▶ _Records for this exercise_

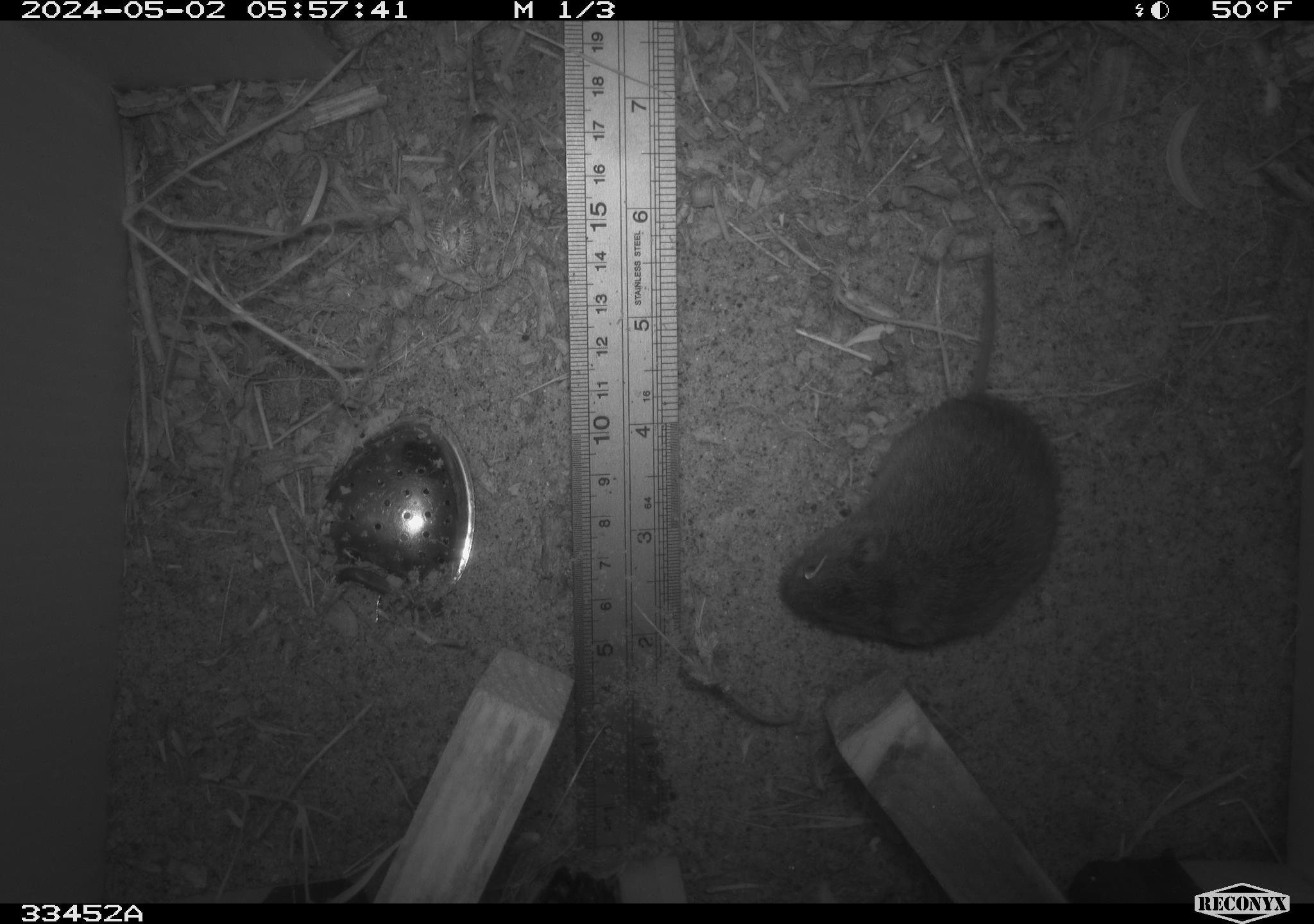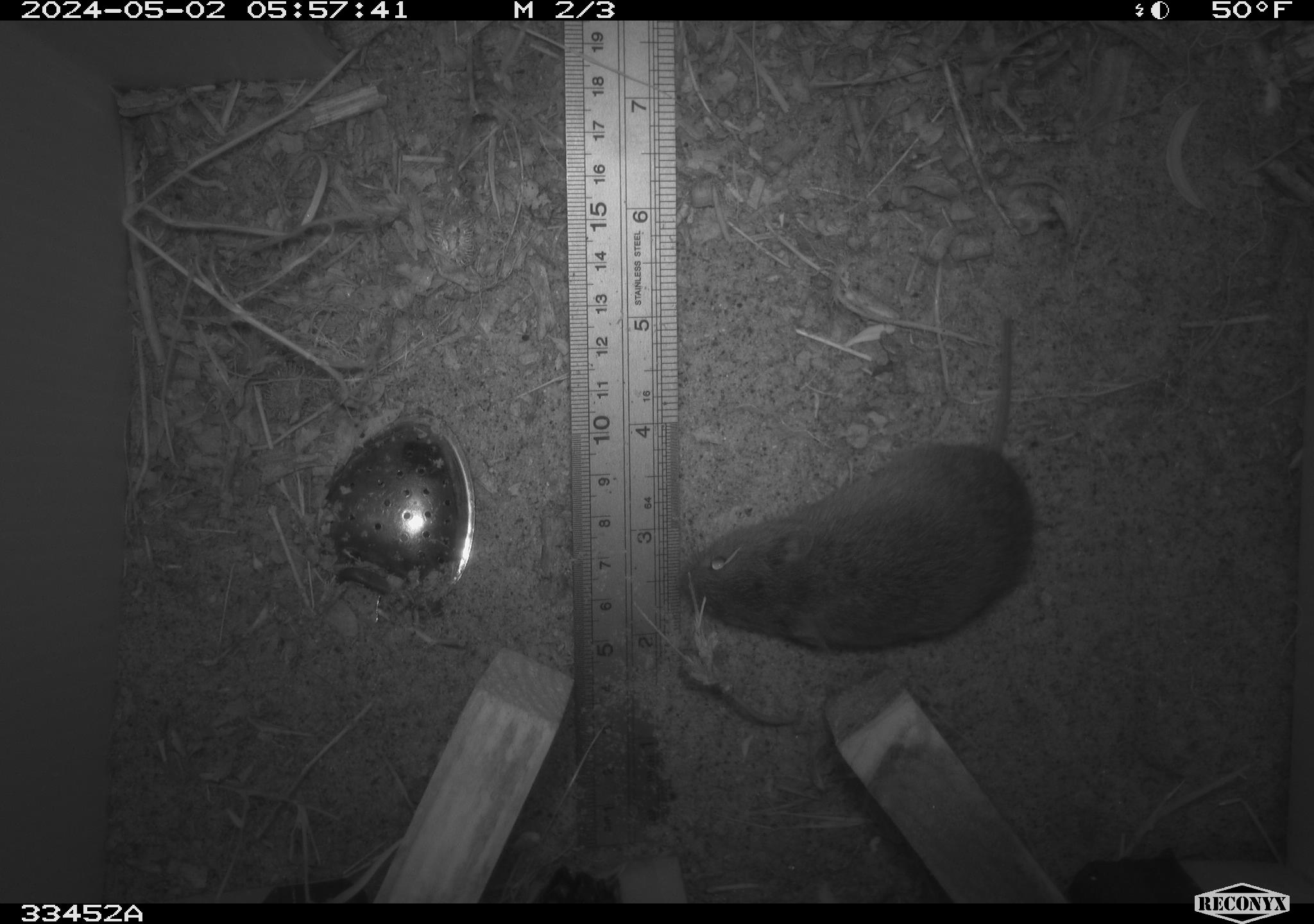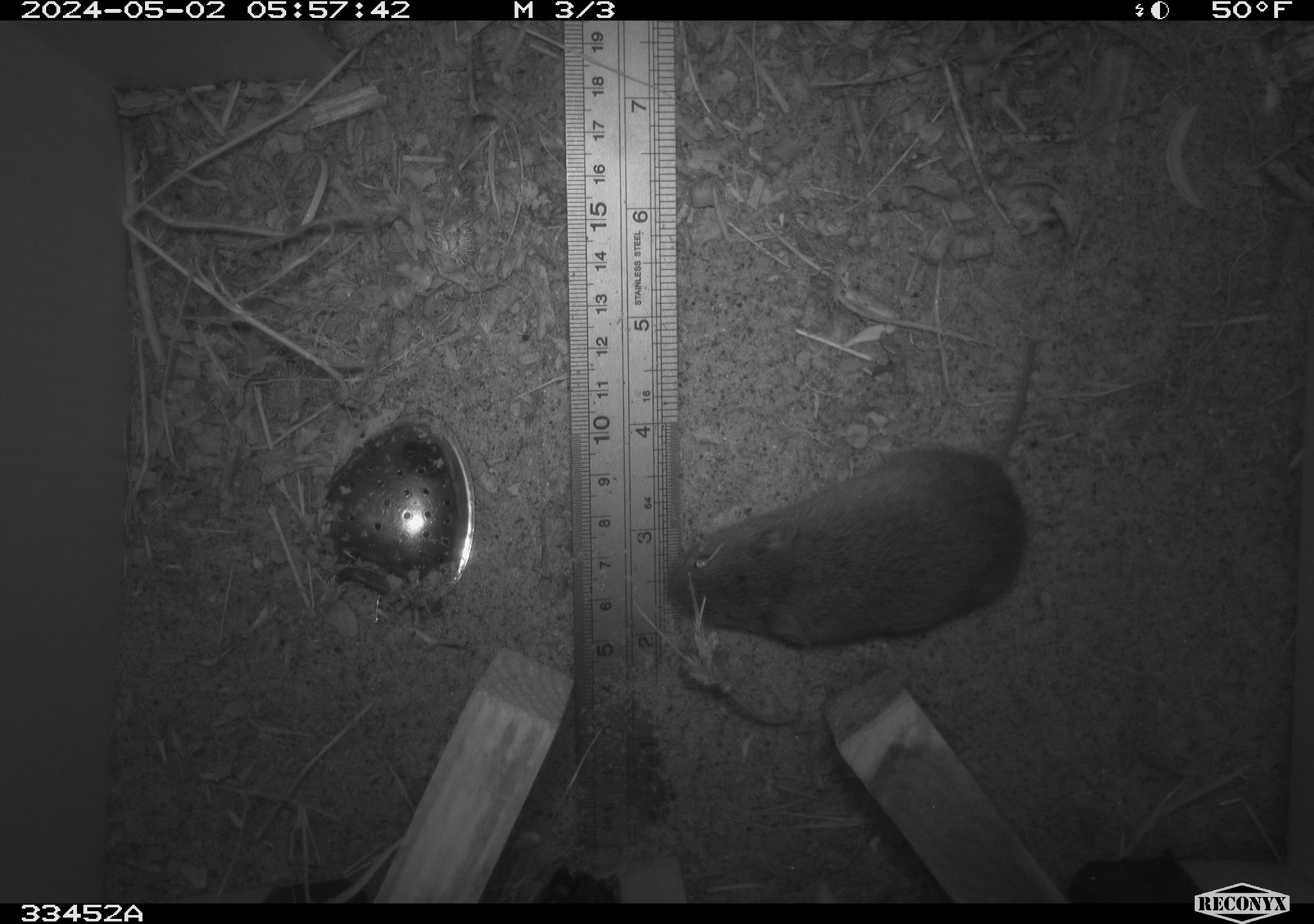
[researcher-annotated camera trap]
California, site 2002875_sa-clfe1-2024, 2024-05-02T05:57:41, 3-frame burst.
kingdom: Animalia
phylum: Chordata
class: Mammalia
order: Rodentia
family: Cricetidae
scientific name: Arvicolinae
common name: voles, lemmings, and muskrats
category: arvicolinae subfamily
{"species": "arvicolinae subfamily (voles, lemmings, and muskrats) (Arvicolinae)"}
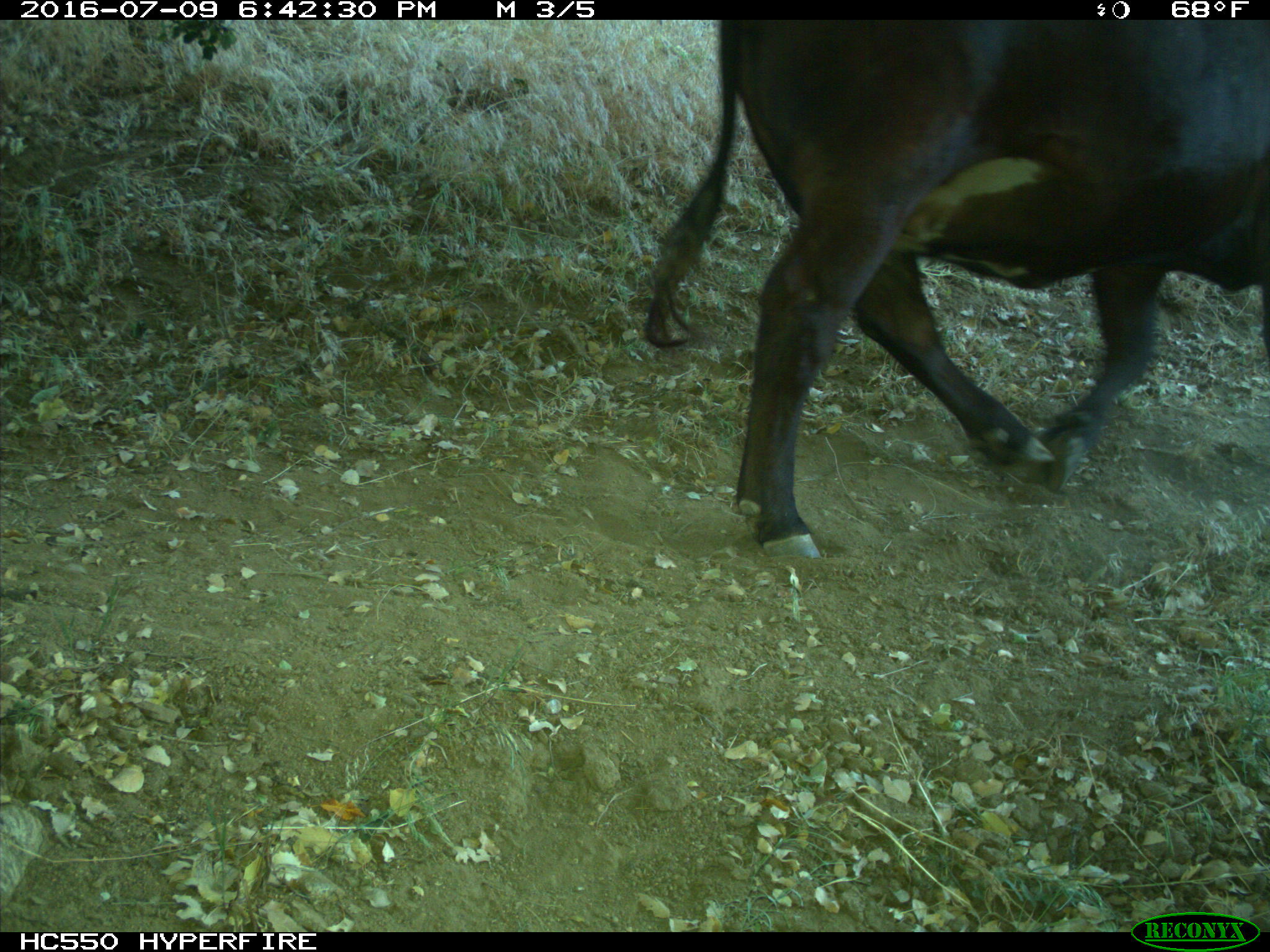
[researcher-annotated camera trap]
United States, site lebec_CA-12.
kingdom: Animalia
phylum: Chordata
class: Mammalia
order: Artiodactyla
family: Bovidae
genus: Bos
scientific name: Bos taurus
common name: domestic cow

▶ _Your objective_
Lines above that contain the string "site" make up the answer.

▶ _Result for this exercise_
California, site 2002875_sa-clfe1-2024, 2024-05-02T05:57:41, 3-frame burst.
United States, site lebec_CA-12.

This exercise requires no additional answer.